• **Problems and tasks**
1. Using the passage on the Jay Treaty, decide whether each statement below agrees with it. Answer yes or no for each, and quote the words that settle it. (a) The treaty was signed in November 1794. (b) Thomas Jefferson and James Madison led the support for the treaty. (c) Congress voted an embargo for six months.
2. Return, unchanged, everything in the records from the line containing "Which of pixel" down to the end of the records.

• **Passage provided**
○ ○ ○
Everything about The Jay Treaty totally explained
The
Jay Treaty, also known as the
Treaty of London of 1794, between the
United States and
Great Britain averted war, solved many issues left over from the
American Revolution, and opened ten years of largely peaceful trade in the midst of the
French Revolutionary Wars. It was highly contested by
Jeffersonians but passed Congress and became a central issue in the formation of the
First Party System. The treaty was signed in November 1794, but wasn't proclaimed in effect until
February 29,
1796.
The terms were designed primarily by Treasury Secretary
Alexander Hamilton with strong support from President
George Washington and chief negotiator
John Jay. The treaty averted war and increased trade, which pleased both sides. Jay obtained the primary American requirements: British withdrawal from the posts that they occupied in the
Northwest Territory of the United States, which they'd promised to abandon in 1783. Wartime debts and the US-Canada boundary were sent to
arbitration — one of the first major uses of arbitration in diplomatic history. The British also granted some rights to trade with British possessions in India and the Caribbean in exchange for American limits on the export of cotton. The treaty averted possible war but immediately became one of the central issues in domestic American politics, with
Thomas Jefferson and
James Madison leading the opposition. They feared that closer economic ties with Britain would strengthen the
Federalists. The treaty encouraged trade between the two nations for a decade, but it broke down after 1803. Efforts to agree on a replacement treaty failed in 1807, as tensions escalated to the
War of 1812.
Issues
From the British perspective, the war with France made it imperative to improve relations with the U.S. to keep the U.S. from falling into the French orbit. From the American viewpoint, the most pressing foreign policy issues were normalizing trade relations with Britain, America's leading trading partner, and resolving issues left over from the American Revolution. As one observer explained, the British government was "well disposed to America… They have made their arrangements upon a plan that comprehends the neutrality of the United States, and are anxious that it should be preserved."
Even more serious were the issues arising from the ongoing war between Britain and France. In 1793–94, the British Navy captured hundreds of American neutral ships and the British in Canada were supporting Indian tribes fighting the U.S. in Ohio (territory the British gave the U.S. in 1783). Congress voted an embargo for two months. Hamilton and the Federalists favored Britain over France and sought to normalize relations. Hamilton designed the plan and Washington sent Chief Justice Jay to London to negotiate a comprehensive treaty.
The American government had a number of issues it wanted dealt with:
- Britain was still occupying a number of forts on U.S. territory in the Great Lakes region.
○ ○ ○
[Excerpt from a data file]
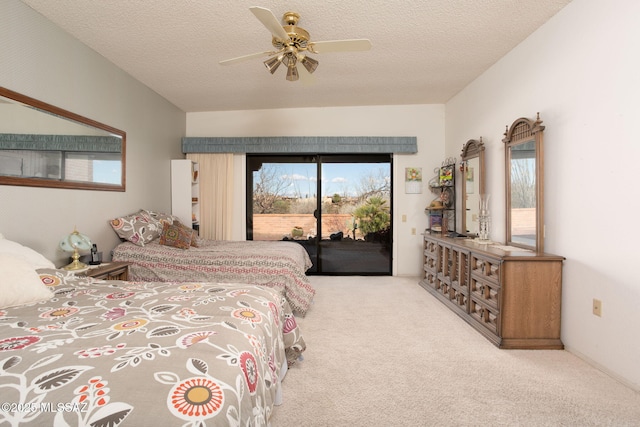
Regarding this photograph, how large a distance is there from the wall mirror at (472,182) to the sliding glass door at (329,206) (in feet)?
3.95

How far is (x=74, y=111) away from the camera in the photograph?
2826mm

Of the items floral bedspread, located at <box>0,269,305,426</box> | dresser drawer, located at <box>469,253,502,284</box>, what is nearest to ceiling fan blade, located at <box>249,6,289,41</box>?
floral bedspread, located at <box>0,269,305,426</box>

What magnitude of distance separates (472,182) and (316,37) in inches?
98.3

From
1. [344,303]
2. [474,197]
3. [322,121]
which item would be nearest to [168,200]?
[322,121]

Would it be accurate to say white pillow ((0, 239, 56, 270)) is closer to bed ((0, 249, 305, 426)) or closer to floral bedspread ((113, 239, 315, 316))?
bed ((0, 249, 305, 426))

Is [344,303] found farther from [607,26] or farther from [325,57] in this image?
[607,26]

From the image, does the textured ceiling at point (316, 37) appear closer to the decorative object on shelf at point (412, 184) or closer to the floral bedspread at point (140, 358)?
the decorative object on shelf at point (412, 184)

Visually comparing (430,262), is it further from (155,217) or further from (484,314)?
(155,217)

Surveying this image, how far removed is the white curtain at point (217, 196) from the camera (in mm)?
4926

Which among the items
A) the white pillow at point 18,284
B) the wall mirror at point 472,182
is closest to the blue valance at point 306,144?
the wall mirror at point 472,182

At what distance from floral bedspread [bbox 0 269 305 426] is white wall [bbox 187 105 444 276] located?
3.49 meters

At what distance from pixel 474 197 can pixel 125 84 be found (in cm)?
432

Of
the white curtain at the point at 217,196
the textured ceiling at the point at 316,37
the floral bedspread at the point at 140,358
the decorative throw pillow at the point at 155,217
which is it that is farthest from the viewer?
the white curtain at the point at 217,196

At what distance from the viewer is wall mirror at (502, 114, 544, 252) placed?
2.59 meters
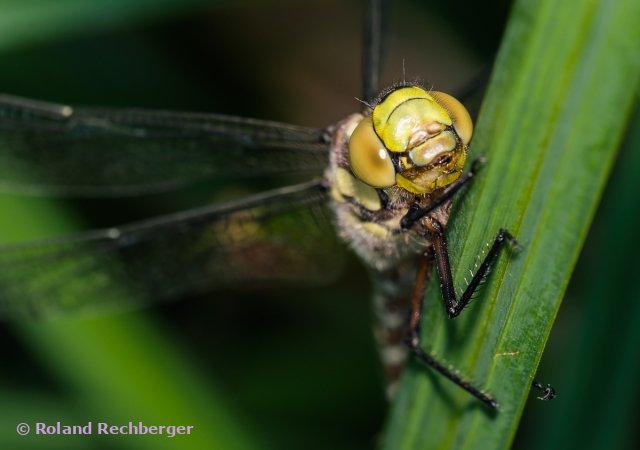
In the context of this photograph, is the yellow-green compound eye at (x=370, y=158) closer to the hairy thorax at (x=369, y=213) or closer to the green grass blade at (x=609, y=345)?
the hairy thorax at (x=369, y=213)

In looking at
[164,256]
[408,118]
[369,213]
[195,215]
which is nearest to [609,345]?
[369,213]

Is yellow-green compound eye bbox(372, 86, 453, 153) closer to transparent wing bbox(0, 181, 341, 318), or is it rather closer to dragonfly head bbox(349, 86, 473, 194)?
dragonfly head bbox(349, 86, 473, 194)

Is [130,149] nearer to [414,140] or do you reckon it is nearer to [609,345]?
[414,140]

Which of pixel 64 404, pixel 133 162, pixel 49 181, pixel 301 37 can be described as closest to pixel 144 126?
pixel 133 162

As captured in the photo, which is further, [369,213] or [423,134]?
[369,213]

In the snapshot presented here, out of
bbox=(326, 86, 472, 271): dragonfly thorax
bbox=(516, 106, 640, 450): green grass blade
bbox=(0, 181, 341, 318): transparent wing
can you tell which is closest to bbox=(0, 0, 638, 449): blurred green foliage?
bbox=(516, 106, 640, 450): green grass blade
○ ○ ○
• **Exercise results**
1.
(a) Yes: "The treaty was signed in November 1794"
(b) No: "with Thomas Jefferson and James Madison leading the opposition"
(c) No: "Congress voted an embargo for two months."

2.
Which of pixel 64 404, pixel 133 162, pixel 49 181, pixel 301 37 can be described as closest to pixel 144 126?
pixel 133 162

As captured in the photo, which is further, [369,213] or [423,134]?
[369,213]

In the snapshot presented here, out of
bbox=(326, 86, 472, 271): dragonfly thorax
bbox=(516, 106, 640, 450): green grass blade
bbox=(0, 181, 341, 318): transparent wing
can you tell which is closest to bbox=(0, 0, 638, 449): blurred green foliage?
bbox=(516, 106, 640, 450): green grass blade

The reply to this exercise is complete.